§ WHAT NEEDS TO BE DONE:
Please set down the entries below once more, exactly.

§ RECORD EXCERPTS:
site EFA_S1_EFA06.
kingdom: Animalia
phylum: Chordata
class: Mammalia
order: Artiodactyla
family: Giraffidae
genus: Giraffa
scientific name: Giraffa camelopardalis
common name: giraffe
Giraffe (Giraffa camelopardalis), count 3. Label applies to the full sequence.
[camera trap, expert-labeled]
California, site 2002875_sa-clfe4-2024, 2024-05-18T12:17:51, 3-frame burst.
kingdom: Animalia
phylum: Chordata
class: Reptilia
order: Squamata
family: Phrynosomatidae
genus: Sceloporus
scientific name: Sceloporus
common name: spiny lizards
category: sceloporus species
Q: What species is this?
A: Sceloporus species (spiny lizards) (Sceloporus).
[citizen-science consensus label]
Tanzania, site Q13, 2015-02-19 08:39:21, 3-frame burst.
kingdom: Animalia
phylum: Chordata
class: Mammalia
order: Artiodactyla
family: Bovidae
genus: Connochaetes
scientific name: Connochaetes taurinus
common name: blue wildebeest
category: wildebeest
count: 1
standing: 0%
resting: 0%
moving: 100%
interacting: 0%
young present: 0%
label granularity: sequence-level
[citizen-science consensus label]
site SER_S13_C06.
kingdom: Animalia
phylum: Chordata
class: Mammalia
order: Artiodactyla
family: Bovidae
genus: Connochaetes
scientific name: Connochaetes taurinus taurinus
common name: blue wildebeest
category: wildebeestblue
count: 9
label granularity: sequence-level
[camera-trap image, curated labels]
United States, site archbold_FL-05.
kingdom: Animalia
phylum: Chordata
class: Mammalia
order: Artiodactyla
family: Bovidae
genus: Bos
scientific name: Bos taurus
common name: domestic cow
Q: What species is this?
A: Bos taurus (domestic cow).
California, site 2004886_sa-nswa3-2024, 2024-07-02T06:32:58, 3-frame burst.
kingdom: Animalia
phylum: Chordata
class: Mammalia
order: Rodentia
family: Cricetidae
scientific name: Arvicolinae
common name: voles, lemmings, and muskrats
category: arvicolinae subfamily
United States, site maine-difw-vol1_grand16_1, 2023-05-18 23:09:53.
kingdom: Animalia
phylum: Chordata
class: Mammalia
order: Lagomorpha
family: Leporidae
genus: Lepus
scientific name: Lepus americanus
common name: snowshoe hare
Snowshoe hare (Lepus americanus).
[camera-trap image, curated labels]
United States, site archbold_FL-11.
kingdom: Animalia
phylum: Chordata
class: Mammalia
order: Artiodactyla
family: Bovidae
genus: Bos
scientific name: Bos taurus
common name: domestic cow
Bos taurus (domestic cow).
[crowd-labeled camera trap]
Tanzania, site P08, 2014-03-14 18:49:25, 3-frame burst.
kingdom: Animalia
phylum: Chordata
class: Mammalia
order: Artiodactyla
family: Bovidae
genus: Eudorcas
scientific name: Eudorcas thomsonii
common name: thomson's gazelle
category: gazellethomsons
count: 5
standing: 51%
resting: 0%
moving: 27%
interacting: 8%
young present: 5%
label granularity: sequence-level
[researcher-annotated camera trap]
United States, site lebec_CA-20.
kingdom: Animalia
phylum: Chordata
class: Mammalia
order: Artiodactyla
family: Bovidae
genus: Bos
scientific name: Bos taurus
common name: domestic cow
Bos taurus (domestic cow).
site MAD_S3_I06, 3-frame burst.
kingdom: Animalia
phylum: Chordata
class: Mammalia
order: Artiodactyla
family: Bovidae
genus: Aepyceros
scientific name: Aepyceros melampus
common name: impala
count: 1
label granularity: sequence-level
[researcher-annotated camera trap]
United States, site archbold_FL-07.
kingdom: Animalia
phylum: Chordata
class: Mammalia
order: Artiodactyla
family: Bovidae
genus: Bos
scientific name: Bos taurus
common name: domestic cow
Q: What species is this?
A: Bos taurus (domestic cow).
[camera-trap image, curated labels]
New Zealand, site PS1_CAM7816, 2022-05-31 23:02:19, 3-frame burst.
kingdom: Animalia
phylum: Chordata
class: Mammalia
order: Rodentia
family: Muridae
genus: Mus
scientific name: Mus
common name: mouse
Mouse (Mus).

§ OUTPUT FOR THIS EXERCISE:
site EFA_S1_EFA06.
kingdom: Animalia
phylum: Chordata
class: Mammalia
order: Artiodactyla
family: Giraffidae
genus: Giraffa
scientific name: Giraffa camelopardalis
common name: giraffe
Giraffe (Giraffa camelopardalis), count 3. Label applies to the full sequence.
[camera trap, expert-labeled]
California, site 2002875_sa-clfe4-2024, 2024-05-18T12:17:51, 3-frame burst.
kingdom: Animalia
phylum: Chordata
class: Reptilia
order: Squamata
family: Phrynosomatidae
genus: Sceloporus
scientific name: Sceloporus
common name: spiny lizards
category: sceloporus species
Q: What species is this?
A: Sceloporus species (spiny lizards) (Sceloporus).
[citizen-science consensus label]
Tanzania, site Q13, 2015-02-19 08:39:21, 3-frame burst.
kingdom: Animalia
phylum: Chordata
class: Mammalia
order: Artiodactyla
family: Bovidae
genus: Connochaetes
scientific name: Connochaetes taurinus
common name: blue wildebeest
category: wildebeest
count: 1
standing: 0%
resting: 0%
moving: 100%
interacting: 0%
young present: 0%
label granularity: sequence-level
[citizen-science consensus label]
site SER_S13_C06.
kingdom: Animalia
phylum: Chordata
class: Mammalia
order: Artiodactyla
family: Bovidae
genus: Connochaetes
scientific name: Connochaetes taurinus taurinus
common name: blue wildebeest
category: wildebeestblue
count: 9
label granularity: sequence-level
[camera-trap image, curated labels]
United States, site archbold_FL-05.
kingdom: Animalia
phylum: Chordata
class: Mammalia
order: Artiodactyla
family: Bovidae
genus: Bos
scientific name: Bos taurus
common name: domestic cow
Q: What species is this?
A: Bos taurus (domestic cow).
California, site 2004886_sa-nswa3-2024, 2024-07-02T06:32:58, 3-frame burst.
kingdom: Animalia
phylum: Chordata
class: Mammalia
order: Rodentia
family: Cricetidae
scientific name: Arvicolinae
common name: voles, lemmings, and muskrats
category: arvicolinae subfamily
United States, site maine-difw-vol1_grand16_1, 2023-05-18 23:09:53.
kingdom: Animalia
phylum: Chordata
class: Mammalia
order: Lagomorpha
family: Leporidae
genus: Lepus
scientific name: Lepus americanus
common name: snowshoe hare
Snowshoe hare (Lepus americanus).
[camera-trap image, curated labels]
United States, site archbold_FL-11.
kingdom: Animalia
phylum: Chordata
class: Mammalia
order: Artiodactyla
family: Bovidae
genus: Bos
scientific name: Bos taurus
common name: domestic cow
Bos taurus (domestic cow).
[crowd-labeled camera trap]
Tanzania, site P08, 2014-03-14 18:49:25, 3-frame burst.
kingdom: Animalia
phylum: Chordata
class: Mammalia
order: Artiodactyla
family: Bovidae
genus: Eudorcas
scientific name: Eudorcas thomsonii
common name: thomson's gazelle
category: gazellethomsons
count: 5
standing: 51%
resting: 0%
moving: 27%
interacting: 8%
young present: 5%
label granularity: sequence-level
[researcher-annotated camera trap]
United States, site lebec_CA-20.
kingdom: Animalia
phylum: Chordata
class: Mammalia
order: Artiodactyla
family: Bovidae
genus: Bos
scientific name: Bos taurus
common name: domestic cow
Bos taurus (domestic cow).
site MAD_S3_I06, 3-frame burst.
kingdom: Animalia
phylum: Chordata
class: Mammalia
order: Artiodactyla
family: Bovidae
genus: Aepyceros
scientific name: Aepyceros melampus
common name: impala
count: 1
label granularity: sequence-level
[researcher-annotated camera trap]
United States, site archbold_FL-07.
kingdom: Animalia
phylum: Chordata
class: Mammalia
order: Artiodactyla
family: Bovidae
genus: Bos
scientific name: Bos taurus
common name: domestic cow
Q: What species is this?
A: Bos taurus (domestic cow).
[camera-trap image, curated labels]
New Zealand, site PS1_CAM7816, 2022-05-31 23:02:19, 3-frame burst.
kingdom: Animalia
phylum: Chordata
class: Mammalia
order: Rodentia
family: Muridae
genus: Mus
scientific name: Mus
common name: mouse
Mouse (Mus).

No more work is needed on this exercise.